(Tasks to complete):
a. Print the part of the foam-mat drying text from "or starfruit (Karim" up to and including "end of drying.".
b. List every distinct source cited in parentheses in the foam-mat drying text, giving authors and year, and list a source only once even if it is cited more than once.

In general, drying of foamed materials is faster than that of non-foamed ones,
although certain foams such the one from the soymilk (Akintoye and Oguntunde, 1991)
or starfruit (Karim and Wai, 1999) exhibit higher drying rates in the beginning of foam-
mat drying whereas for other materials such as tomato paste (Lewicki, 1975), bananas
(Sankat and Castaigne, 2004), and mango (Cooke et al., 1976) drying rates are greatly
accelerated at the end of drying.
Besides accelerated transport of liquid water to the evaporation front, drying
experts have repeatedly pointed to the increased interfacial area of foamed materials as
the factor responsible for reduced drying time. Because density of foamed materials is
lower than that of non-foamed ones and extends from 0.3 to 0.6 g/cm3, the mass load of
the foam-mat dryer is also lower. However, shorter drying time can not only offset the
reduced dryer load but also increase the dryer throughput. For example, the dryer
throughput can be higher by 32 % when drying foamed apple juice with pulp (own
unpublished data) and by 22 % when drying foamed banana puree (Rajkumar et al.,
2007). A higher throughput can result in a smaller dryer, which would translate into cost
savings. In case of foamed mango, the capital costs of the belt conveyer dryer and the
drum dryer could be lower by about 11 % and 10 %, respectively (Kudra and Ratti,
2006). Our comparative study on drying of non-foamed apple juice and foamed apple
juice of density equal to 0,21 g/cm3 had indicated that foamed juice dries faster, and the
energy consumption is only 0,2 of the one for drying of non-foamed juice which results
from shorter drying time and higher drying efficiency (Kudra and Ratti, 2006).

(Information provided):
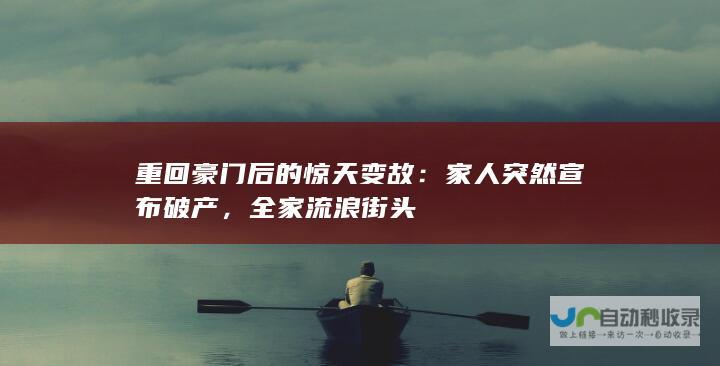 重回豪门后的惊天变故：家人突然宣布破产，全家流浪街头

(Per-task outputs):
a.
or starfruit (Karim and Wai, 1999) exhibit higher drying rates in the beginning of foam-
mat drying whereas for other materials such as tomato paste (Lewicki, 1975), bananas
(Sankat and Castaigne, 2004), and mango (Cooke et al., 1976) drying rates are greatly
accelerated at the end of drying.

b.
- Akintoye and Oguntunde, 1991
- Karim and Wai, 1999
- Lewicki, 1975
- Sankat and Castaigne, 2004
- Cooke et al., 1976
- Rajkumar et al., 2007
- Kudra and Ratti, 2006